Pourquoi donc, que cette maudite balle l’a couché loin des siens ? Lui si confiant me disait encore sur sa dernière lettre du 5 : « Maman, aie confiance, c’est bien dur mais ces Boches ne m’auront pas ». Ah ! Ce pauvre Marcel, quelques heures après, la mort avait fait son œuvre, pauvre petit.
[…]
Cher Monsieur Abel, je vais vous quitter. Yvonne et Suzanne se joignent à moi pour vous offrir nos sincères amitiés.
Quelques lettres de vous, que nous considérons parmi nos grands amis, me feront grand plaisir et croyez à ma grande amitié.
Votre toute dévouée bien triste Veuve Cœurdeuil.PS : Remerciez donc pour moi tous ces jeunes gens qui vous ont accompagné sur la tombe de mon Marcel bien aimé.
15 octobre 1916
Cher Monsieur Abel,
[…] J’ai bien reçu votre lettre et le plan qui y était joint, dont je vous remercie bien, et qui est très explicite. Cela vous a donné du travail, mais vous êtes bon, et en souvenir de mon pauvre Marcel, le travail n’était rien, mais vous n’aviez pas affaire à un ingrat, car ce pauvre petit, pas une lettre ne m’arrivait sans parler de son ami Abel. Ah ! Je vous assure que c’est bien pénible quand je vois le facteur passer et plus rien… Pensez, quel gros cœur et dire qu’il faut que je me remonte. C’est bien dur et pénible.
Vous me dites que vous allez m’envoyer des photos. C’est avec plaisir que je les recevrai, mais il ne faut cependant pas que vous vous dérangiez à ce point, surtout si vous êtes remonté aux tranchées, tout cela vous donne de l’occupation.

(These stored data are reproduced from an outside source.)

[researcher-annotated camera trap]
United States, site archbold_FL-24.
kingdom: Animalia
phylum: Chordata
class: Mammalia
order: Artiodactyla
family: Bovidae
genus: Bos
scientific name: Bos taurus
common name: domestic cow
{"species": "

Je vois que vous avez été en permission. Que vos parents devaient être heureux d’avoir leur fils et moi plus rien, plus de permissionnaire à attendre avec tant de joie, que ce pauvre petit me manque, lui si heureux de m’annoncer sa permission. Pourquoi donc que cette fatale balle est venue le ravir à sa famille, à sa mère qui pleurait tant déjà de vous savoir tous militaires dans ces souterrains, par toutes ces intempéries, et aujourd’hui le savoir à tout jamais enterré, loin des siens.
Eh bien, cher Monsieur Abel, vous m’offrez de m’accompagner lors de la fin de cette vilaine guerre, c’est avec grand plaisir que j’accepte et il faut bien espérer que vous, vous échapperez à toutes ces vilaines barbaries.
[…]
Cher Monsieur Abel, je vais vous quitter. Yvonne et Suzanne se réunissent à moi pour vous envoyer nos sincères amitiés.
Votre toute dévouée Veuve Cœurdeuil.
Dimanche 22 octobre 1916
Cher Monsieur Abel,
Je vois que nos lettres se sont croisées. J’ai bien reçu les photos et votre lettre. Les photos du cimetière où repose mon Marcel bien-aimé. Combien j’ai à vous remercier de la gentillesse que vous avez bien voulu me manifester en me faisant ces photos et je vois tous ses camarades, autour de sa tombe, qui ont bien voulu vous accompagner. Je vois par là qu’il avait su attirer vers lui leurs amitiés.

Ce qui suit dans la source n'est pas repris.